BRIEF:
Can you extract, word for word, the entries starting with the line that contains "What is the" and going on through the line that contains "point 152,233 < point 358,226 < point 427,142", with both of those lines included and the pictures left out?

** begin DATA FOR THIS TASK **

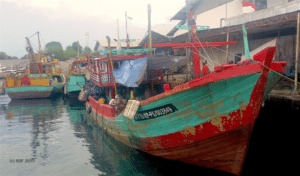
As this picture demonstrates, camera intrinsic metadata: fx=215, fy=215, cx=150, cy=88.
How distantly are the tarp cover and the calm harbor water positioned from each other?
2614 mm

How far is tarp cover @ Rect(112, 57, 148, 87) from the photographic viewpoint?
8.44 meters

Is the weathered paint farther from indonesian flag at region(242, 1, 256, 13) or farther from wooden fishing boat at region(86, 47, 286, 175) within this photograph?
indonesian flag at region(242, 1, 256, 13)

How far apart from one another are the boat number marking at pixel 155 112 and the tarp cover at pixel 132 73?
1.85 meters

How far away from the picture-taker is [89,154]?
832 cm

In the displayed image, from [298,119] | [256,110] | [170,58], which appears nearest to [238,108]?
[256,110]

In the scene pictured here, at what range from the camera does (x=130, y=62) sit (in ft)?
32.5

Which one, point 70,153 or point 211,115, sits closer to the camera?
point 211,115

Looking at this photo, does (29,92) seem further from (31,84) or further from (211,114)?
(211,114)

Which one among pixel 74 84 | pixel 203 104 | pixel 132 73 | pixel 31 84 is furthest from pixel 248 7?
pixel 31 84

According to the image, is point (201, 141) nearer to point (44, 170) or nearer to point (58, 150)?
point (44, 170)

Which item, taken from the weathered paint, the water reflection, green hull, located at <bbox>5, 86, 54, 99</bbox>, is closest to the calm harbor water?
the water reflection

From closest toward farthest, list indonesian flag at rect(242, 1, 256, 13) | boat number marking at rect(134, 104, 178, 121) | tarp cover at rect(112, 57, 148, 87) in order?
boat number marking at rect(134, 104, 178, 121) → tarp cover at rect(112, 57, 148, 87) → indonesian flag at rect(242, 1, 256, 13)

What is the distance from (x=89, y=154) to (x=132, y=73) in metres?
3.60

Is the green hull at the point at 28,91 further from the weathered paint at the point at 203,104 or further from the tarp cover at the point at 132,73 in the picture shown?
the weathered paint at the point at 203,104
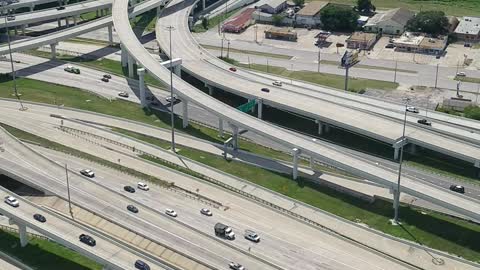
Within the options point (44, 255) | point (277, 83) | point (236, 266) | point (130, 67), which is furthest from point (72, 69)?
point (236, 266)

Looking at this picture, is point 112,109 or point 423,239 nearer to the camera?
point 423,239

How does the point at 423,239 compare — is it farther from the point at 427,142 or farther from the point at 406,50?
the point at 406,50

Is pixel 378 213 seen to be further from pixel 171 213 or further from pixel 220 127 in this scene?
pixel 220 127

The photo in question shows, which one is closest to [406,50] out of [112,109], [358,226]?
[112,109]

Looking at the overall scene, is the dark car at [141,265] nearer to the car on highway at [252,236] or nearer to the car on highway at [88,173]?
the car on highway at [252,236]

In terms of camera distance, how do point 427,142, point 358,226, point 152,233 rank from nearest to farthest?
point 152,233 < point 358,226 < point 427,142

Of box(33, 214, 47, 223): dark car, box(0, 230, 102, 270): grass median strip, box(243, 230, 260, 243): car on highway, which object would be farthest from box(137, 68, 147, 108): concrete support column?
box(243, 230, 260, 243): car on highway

** end DATA FOR THIS TASK **

FINAL ANSWER:
What is the distance from (x=89, y=154) to (x=132, y=73) in metres?
3.60

Is the green hull at the point at 28,91 further from the weathered paint at the point at 203,104 or further from the tarp cover at the point at 132,73 in the picture shown?
the weathered paint at the point at 203,104
Within the options point (44, 255) | point (277, 83) | point (236, 266) | point (130, 67), which is furthest from point (72, 69)?
point (236, 266)

Looking at this picture, is point 112,109 or point 423,239 nearer to the camera?
point 423,239

How does the point at 423,239 compare — is it farther from the point at 427,142 or farther from the point at 406,50?
the point at 406,50

Is pixel 378 213 seen to be further from pixel 171 213 or further from pixel 220 127 in this scene?
pixel 220 127

The photo in question shows, which one is closest to [406,50] out of [112,109], [358,226]?
[112,109]

Looking at the overall scene, is the dark car at [141,265] nearer to the car on highway at [252,236] or nearer to the car on highway at [88,173]?
the car on highway at [252,236]

In terms of camera distance, how do point 427,142, point 358,226, point 152,233 rank from nearest to farthest?
point 152,233 < point 358,226 < point 427,142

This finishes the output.